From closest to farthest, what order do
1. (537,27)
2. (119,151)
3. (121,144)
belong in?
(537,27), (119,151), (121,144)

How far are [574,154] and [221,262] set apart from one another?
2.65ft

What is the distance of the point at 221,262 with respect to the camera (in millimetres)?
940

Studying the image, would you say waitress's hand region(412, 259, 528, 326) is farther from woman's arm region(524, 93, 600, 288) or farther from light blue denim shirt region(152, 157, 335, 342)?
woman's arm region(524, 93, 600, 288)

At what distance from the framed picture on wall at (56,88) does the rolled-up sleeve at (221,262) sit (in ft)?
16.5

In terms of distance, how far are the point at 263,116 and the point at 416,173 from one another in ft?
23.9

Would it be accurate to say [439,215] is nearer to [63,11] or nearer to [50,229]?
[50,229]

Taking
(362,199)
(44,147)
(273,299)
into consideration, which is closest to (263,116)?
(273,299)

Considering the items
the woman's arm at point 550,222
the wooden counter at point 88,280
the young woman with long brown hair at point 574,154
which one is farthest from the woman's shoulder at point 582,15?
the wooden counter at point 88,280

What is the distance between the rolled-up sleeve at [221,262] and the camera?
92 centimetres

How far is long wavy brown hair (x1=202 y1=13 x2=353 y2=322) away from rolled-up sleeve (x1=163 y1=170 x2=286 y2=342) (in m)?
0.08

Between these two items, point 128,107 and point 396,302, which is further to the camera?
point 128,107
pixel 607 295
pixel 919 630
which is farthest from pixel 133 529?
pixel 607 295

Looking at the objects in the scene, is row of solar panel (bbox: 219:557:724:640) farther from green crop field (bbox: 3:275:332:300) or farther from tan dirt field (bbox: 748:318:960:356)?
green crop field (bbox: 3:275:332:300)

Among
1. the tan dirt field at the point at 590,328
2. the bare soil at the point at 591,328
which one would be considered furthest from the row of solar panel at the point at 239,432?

_Instructions to follow:_ Print the items again without any change, starting at the line that contains "Considering the items" and ending at the line that contains "92 centimetres", with both of those lines included.

_Answer:_
Considering the items
the woman's arm at point 550,222
the wooden counter at point 88,280
the young woman with long brown hair at point 574,154
which one is farthest from the woman's shoulder at point 582,15?
the wooden counter at point 88,280

What is the distance between the rolled-up sleeve at [221,262] and the camera?
92 centimetres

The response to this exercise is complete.